Allerdings kommen nicht nur die DPDHL (Deutsche Post DHL Gruppe), sondern auch die weiteren großen Paketdienste wie DPD, HERMES, GLS, UPS & Co. an die Leistungs- und Qualitätsgrenzen bezüglich der Zustellung. In Innenstädten bestehen völlig andere Herausforderung für die Paketzustellung wie in den Flächenländern, wie Forschungsprojekte wie Smart Distribution Logistik untersuchen. Paketfahrer werden knapp, Übermengen bleiben in Peak-Zeiten liegen, andererseits steigen die Anforderungen der Kunden an individuelle Lieferzeiten.
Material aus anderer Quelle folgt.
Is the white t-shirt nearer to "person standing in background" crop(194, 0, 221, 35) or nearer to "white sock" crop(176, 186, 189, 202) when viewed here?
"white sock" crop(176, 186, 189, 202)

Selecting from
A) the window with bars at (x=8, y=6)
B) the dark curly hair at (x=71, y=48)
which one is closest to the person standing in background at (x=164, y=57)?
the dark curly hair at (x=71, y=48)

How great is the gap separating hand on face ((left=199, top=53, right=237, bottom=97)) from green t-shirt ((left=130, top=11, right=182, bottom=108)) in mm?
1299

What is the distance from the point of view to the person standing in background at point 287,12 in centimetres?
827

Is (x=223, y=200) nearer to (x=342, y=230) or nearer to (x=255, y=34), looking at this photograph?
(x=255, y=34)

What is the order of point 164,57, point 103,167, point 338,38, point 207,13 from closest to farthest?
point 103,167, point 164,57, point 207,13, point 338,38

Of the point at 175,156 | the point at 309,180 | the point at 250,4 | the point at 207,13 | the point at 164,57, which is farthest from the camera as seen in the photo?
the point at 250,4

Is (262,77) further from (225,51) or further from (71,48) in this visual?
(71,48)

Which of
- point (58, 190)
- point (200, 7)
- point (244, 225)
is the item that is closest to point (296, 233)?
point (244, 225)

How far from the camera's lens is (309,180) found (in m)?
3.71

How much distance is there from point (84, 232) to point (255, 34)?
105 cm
Neue Modelle des Sendungsaustauschs und der Vernetzung können helfen, diese Herausforderungen zu bewältigen. Für die Geschäftsmodelle der deutschen Verlagslogistiker, die regional sehr stark mit ihren bekannten Tageszeitungen und Zustell-Logistiknetzen aufgestellt sind, ergeben sich dabei enorme Potenziale. Im Rahmen der Podiumsdiskussion auf Forum II – „Geschäftsmodelle der Zukunft“ diskutierten und berichteten Florian Jungmeier, Geschäftsführer der P2 – DIE ZWEITE POST, Andreas Schumann, Bundesverband der Kurier- Express- und Postdienste (BdKEP) und Martin Erkel, Strategische Geschäftsfeldentwicklung DAKO GmbH, über die Perspektiven für die regionalen Post-Dienste.
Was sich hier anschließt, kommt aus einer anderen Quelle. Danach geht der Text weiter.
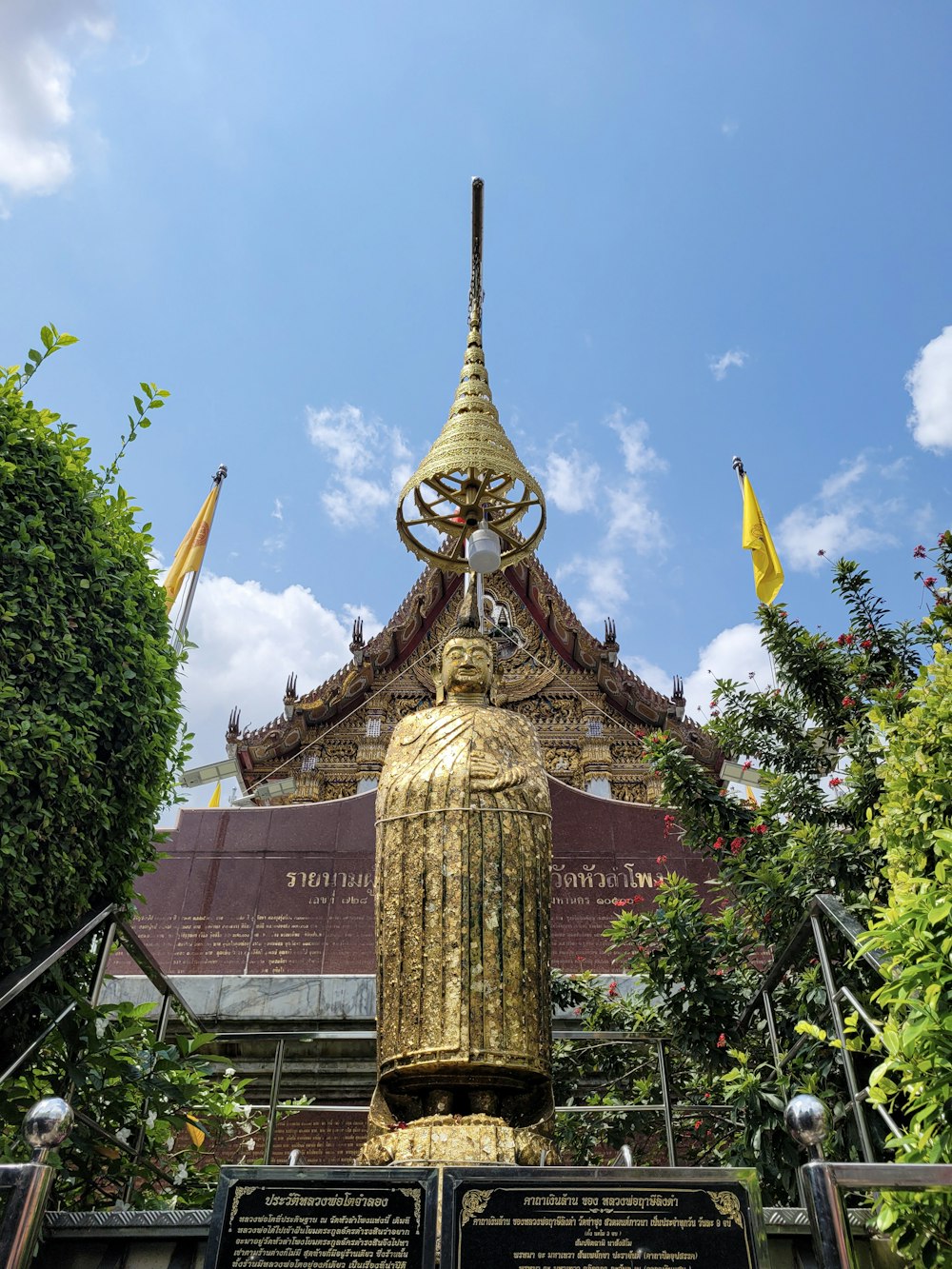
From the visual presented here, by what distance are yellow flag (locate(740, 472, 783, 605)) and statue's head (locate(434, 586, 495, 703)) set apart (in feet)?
29.0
Hier einige Ergebnisse des Postmarktforums 2019:

  • Große Carrier sind mit der Paket- und Päckchenflut an die Leistungsgrenze gekommen. Deshalb lohnt es sich für die privaten Briefdienste, in das Paketgeschäft einzusteigen.
  • Eine neue Stufe der Kooperation und des Sendungsaustausches ist erforderlich. Grundlage hierfür ist eine durchgängige Digitalisierung der Einspeise-, Dispositions- und Zustellprozesse in der Paketlogistik. Außerdem müssen Schnittstellen zwischen den „Big Five Carriers“ und den regionalen Zustellnetzen geschaffen werden.
  • Die durchgängige Einführung eines Standardlabels unterstützt den Sendungsaustausch.
  • Der Empfänger empfindet die Zustellqualität als Produktbestandteil; die Erwartungen an Zeitfensterzustellung, Umverfügungs-Optionen und Tracking steigen weiter.
  • Verlagslogistiker wie FUNKE, Madsack, Bauer, DuMont, Gruner+Jahr, NOZ u.a. haben eine spezifisch regionale Markenmacht, die positiv mit Heimat und damit dem Empfänger von KEP-Sendungen verknüpft ist.
  • Die Leerfahrten, Standzeiten und freien Kapazitäten der Zeitungslogistiker bergen bundesweit genau das Potenzial, um die Übermengen im Markt zuzustellen.
  • Eine smarte Vernetzung der Verlagslogistik- und Postzustellung kann nur durch effiziente digitale Softwarelösungen erfolgen und bedarf der konsequenten Kooperation.
  • Für eine effiziente Digitalisierung der Logistikprozesse müssen digitale Empfänger- und Versender-Kommunikation mit Disposition und Tourenplanung und Zusteller synchronisiert werden.

Fazit: Digitale Zusteller-Informationssysteme müssen – um die neuen Potenziale nutzen zu können und sowohl wirtschaftlich als auch umweltfreundlich zustellen zu können – von den regionalen Logistikern eingeführt werden.

DAKO entwickelt solche digitalen Transportmanagementsysteme – auch für gemischte Flotten und hybride Zustellung. Dabei forschen wir nicht nur auf dem Gebiet Smart Distribution, sondern liefern schon heute passende Softwareapplikationen für Transport-, Sendungs- und Zustellmanagement.